It's been forever since I last posted anything. It's hard to know where to start.
The past two years has been really really tough with my son. He's struggled with alot of behavioral challenges, and we've struggled right along with him. It's been a rough road. His self injurious behaviors consumed us, ok, well, consumed me (I can't speak for his Dad or his brother), and his aggressive behaviors really upset me. I guess that harkens back to my own volatile childhood relationship with my sister. (Conor goes after his brother often, probably because he knew it really really pissed me off.)

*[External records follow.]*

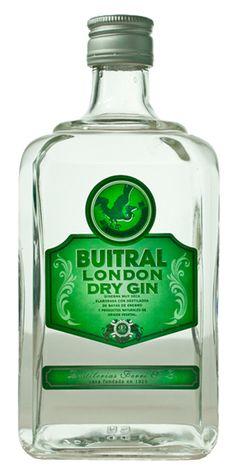 London Dry Gin Buitral. Elaborada con baya de enebro y productos naturales de excelentísima calidad.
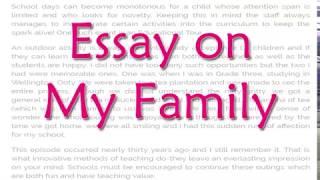 my family essay
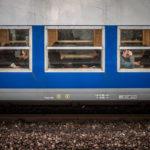 #762 Tranche de train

Anyway, we switched doctors and it has really paid off. It's tough b/c she's in Richmond, VA, quite a haul from our town, but she has been an asset. Her hard work to heal his gut, calm his "fight or flight" state of being (guess he was permanently stuck on fight) and to rid his body of the seemingly never ending yeast has helped. He's a much calmer kid, less impulsive and self stimulatory, and he sleeps a little better. He's on alot of medication, which nobody likes, but it's certainly helping.
He is struggling with constipation, and we've had to give him multiple enemas. Yuck, yuck, and yuck. Can I tell you how tired I am of poop? And of Conor not pooping? It's like it rules my life. I never, in my wildest dreams, thought I would discuss poop with the frequency and clarity that I do now. Hell, I can even talk about it at the dinner table, which is beyond gross. But, you get used to it, which is how doctors get through medical school I guess.